My Sunday school class is studying Deborah in Judges chapter 4. What is the Jewish wisdom concerning her relationship with Barak? Some say Barak was a coward and others say he respected her opinion as judge and connection to God as prophetess to lead them to victory.
I personally sensed he challenged her leadership skills and ability to actually “fight” a battle and not just declare one and send him off into it. What was the role of women in combat? I could not find an instance of women fighting battles.
Mary K.
Dear Mary,
Have you ever played the game “I Spy” with a young child? You might say, “I spy with my little eye something red that rhymes with boat,” and the child delightedly shouts out, “Coat – my red coat!” The game works because the child can picture the color red and can see his coat. Your words bring concrete images to his mind.
When we read the Bible at a young age, we do many art projects and see drawings in books that attempt to bring the Bible to life. Whether it is a picture of Adam and Eve in the Garden or the Israelites crossing the Red Sea on their way out of Egypt, we picture the events as if they were featured in a modern magazine or an online video.

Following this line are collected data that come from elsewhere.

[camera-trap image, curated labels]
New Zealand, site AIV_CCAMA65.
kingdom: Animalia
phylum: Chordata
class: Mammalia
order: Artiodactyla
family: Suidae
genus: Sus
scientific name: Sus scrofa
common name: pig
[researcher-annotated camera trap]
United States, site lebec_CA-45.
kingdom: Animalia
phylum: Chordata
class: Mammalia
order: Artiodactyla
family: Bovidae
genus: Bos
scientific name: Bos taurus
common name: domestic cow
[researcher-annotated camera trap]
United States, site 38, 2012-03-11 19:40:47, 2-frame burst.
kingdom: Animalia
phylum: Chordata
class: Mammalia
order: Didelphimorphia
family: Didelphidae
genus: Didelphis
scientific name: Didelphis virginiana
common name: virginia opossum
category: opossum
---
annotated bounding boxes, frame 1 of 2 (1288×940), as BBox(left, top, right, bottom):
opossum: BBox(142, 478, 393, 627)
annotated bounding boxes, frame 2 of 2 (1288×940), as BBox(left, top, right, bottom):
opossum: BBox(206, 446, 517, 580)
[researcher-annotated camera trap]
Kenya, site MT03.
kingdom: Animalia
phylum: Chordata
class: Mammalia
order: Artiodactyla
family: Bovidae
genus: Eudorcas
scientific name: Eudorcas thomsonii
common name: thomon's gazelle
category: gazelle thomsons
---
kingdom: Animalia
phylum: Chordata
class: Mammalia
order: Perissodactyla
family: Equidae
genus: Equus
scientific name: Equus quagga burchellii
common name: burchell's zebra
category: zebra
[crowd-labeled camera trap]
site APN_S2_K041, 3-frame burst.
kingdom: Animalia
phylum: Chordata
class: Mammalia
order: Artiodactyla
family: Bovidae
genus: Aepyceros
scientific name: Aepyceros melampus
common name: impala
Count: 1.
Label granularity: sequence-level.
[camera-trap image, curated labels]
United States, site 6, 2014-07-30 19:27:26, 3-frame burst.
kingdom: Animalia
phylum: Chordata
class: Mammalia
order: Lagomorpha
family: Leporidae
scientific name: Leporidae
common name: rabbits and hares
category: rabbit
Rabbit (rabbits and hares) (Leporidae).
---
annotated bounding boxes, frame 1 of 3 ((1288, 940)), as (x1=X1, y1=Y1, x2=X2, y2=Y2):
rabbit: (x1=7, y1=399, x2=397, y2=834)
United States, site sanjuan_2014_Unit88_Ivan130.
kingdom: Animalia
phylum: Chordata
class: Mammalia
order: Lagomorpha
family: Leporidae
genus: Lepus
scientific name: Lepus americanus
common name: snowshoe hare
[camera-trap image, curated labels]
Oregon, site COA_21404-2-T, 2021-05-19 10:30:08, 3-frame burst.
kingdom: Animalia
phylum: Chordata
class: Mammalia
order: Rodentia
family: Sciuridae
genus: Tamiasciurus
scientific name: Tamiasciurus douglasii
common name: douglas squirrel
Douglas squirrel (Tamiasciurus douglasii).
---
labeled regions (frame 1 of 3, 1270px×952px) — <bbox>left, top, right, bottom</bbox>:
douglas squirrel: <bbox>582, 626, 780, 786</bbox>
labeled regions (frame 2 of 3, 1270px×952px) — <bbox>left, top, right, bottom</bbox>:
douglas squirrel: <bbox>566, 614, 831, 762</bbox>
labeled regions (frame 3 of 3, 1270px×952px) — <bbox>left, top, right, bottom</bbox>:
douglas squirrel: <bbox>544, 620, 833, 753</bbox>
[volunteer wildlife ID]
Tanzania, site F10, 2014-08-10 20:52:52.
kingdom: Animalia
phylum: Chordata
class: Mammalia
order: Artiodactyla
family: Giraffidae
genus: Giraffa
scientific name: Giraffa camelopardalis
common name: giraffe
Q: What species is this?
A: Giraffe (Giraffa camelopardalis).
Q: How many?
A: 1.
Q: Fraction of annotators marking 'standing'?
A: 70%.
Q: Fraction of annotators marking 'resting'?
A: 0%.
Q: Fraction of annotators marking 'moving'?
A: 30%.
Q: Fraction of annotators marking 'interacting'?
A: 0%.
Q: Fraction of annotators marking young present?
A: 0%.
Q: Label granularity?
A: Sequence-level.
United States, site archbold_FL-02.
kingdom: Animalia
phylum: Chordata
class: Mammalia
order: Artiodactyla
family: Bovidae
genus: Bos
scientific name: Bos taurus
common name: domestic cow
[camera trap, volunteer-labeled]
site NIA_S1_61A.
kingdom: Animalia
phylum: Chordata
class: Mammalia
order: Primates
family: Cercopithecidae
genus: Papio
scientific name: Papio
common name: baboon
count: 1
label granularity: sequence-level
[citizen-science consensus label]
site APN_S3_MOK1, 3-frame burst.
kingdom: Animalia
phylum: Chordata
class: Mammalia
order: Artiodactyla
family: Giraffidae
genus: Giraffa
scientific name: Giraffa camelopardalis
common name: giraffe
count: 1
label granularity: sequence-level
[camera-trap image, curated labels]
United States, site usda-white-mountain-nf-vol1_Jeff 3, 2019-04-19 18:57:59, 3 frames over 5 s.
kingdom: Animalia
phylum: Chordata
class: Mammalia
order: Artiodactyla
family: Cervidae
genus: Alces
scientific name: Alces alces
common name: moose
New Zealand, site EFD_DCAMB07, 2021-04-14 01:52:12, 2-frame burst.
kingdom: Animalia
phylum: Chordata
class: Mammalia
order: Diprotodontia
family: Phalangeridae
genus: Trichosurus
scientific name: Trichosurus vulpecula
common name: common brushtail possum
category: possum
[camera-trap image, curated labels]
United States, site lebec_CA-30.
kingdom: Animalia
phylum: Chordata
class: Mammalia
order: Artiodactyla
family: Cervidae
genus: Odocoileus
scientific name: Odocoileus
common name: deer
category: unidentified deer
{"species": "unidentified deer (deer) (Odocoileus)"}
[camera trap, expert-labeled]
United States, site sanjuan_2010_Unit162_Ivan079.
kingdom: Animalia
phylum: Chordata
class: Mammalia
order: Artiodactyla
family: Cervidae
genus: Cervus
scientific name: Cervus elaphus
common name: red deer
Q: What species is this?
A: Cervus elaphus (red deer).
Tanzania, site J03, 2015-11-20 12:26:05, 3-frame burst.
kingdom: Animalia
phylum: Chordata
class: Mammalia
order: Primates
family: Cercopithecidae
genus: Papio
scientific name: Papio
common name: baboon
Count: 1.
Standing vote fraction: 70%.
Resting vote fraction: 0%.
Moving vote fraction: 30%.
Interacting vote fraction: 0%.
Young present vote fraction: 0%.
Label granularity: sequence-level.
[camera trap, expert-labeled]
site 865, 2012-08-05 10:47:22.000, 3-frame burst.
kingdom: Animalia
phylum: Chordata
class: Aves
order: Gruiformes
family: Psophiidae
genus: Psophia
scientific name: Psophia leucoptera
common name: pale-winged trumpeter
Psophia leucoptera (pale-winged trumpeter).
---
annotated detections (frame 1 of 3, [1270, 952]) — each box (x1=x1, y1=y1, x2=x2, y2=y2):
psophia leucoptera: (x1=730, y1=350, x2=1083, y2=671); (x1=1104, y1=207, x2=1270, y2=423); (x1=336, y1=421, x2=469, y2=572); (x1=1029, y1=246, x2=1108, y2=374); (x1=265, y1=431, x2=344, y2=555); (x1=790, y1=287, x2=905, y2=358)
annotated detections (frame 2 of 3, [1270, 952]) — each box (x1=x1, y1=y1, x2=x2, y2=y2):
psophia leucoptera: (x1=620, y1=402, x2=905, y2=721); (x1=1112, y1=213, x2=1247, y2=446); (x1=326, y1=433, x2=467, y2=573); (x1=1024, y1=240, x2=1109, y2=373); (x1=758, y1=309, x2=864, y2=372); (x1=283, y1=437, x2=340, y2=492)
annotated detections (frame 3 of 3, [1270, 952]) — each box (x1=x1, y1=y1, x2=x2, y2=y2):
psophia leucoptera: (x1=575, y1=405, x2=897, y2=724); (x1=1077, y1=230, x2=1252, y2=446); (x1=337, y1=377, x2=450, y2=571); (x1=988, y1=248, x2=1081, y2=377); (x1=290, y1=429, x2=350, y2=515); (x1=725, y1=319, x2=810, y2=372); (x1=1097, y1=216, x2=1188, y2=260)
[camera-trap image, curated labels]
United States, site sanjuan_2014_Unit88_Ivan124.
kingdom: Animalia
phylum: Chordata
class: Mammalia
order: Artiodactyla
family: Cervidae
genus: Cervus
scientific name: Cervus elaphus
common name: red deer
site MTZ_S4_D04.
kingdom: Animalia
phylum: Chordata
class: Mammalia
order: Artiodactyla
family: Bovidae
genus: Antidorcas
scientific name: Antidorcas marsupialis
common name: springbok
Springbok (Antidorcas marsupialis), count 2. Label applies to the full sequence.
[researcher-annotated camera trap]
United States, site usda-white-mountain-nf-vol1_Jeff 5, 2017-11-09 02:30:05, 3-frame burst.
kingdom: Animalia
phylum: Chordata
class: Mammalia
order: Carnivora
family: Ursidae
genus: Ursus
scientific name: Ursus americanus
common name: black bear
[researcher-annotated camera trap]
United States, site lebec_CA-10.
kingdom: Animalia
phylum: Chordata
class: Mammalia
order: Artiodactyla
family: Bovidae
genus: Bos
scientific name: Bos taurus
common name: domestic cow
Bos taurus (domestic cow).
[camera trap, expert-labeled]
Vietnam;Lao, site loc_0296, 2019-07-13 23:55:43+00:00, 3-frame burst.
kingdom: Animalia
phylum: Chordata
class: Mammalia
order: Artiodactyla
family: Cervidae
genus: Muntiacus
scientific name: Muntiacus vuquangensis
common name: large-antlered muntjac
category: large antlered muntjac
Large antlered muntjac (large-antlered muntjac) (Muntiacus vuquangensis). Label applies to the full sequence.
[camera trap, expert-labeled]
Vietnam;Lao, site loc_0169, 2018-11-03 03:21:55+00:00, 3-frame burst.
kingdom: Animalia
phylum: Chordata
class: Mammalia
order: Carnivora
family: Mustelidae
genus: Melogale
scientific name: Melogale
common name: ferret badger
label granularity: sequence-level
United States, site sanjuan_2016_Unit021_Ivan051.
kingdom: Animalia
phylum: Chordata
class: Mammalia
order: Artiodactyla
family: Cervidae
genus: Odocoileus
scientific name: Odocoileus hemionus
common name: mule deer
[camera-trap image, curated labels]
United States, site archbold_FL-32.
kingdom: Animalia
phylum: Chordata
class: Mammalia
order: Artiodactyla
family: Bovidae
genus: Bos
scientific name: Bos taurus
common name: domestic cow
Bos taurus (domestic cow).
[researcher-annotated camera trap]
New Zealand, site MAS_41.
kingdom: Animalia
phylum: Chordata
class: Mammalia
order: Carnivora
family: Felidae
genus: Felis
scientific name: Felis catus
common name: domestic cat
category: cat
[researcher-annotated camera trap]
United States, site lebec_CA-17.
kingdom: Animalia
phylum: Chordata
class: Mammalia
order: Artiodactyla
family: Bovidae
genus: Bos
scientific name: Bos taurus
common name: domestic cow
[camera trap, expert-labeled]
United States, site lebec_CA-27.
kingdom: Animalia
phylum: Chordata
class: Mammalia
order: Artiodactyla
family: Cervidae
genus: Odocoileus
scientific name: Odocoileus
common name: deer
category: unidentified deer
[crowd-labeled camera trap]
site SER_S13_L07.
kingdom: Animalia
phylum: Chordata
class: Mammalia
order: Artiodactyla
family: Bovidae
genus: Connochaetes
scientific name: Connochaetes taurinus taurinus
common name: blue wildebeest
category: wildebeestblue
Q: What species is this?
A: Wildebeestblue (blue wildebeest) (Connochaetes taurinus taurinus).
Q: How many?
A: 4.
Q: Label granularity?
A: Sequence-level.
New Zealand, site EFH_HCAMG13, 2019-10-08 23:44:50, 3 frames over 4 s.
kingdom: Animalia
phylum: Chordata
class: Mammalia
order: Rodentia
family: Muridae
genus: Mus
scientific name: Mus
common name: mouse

That is well and good for children, but too many of us don’t make the switch as adults to recognizing that this is not the role of the Bible. It is not a history book or a chronicle of events (even though the events did take place). It is a guidebook to running our own lives. Anything that is mentioned is there for our edification, while many historical events that took place are missing because they contain no guidance for us. Attempting to concretize the words of Scripture visually, takes us down the wrong path.
In the case you mention, ancient Jewish wisdom provides a variety of perspectives that, taken together and integrated, give us guidance for dealing with enemies, for the interaction of men and women, and for leadership, among other things. Trying to analyze Deborah and Barak as we might explore the psychology and connection between two historical or fictional characters is a mistake.
Israel was under terrible subjugation during that period of the book of Judges as a result of having departed from the Godly path. While Deborah’s greatness is uncontested, Barak’s is not. His lack of masculine leadership led to a vacuum that Deborah filled. While that worked in the short term, we see that after that era, subsequent judges were not as great as earlier ones had been. The nation is on a downward spiral, with occasional upticks.
That Bible chapter is not there to teach us whether women should be in combat. Ideally not, but in an emergency, you do what you have to do. The question for us is more a case of what consequences come from abandoning God, what years of oppression do to a culture, what the effect is on society when men and women’s roles are treated as interchangeable, and what happens to men when they cease being masculine. All these are subjects which we still need to understand millennia after Deborah and Barak.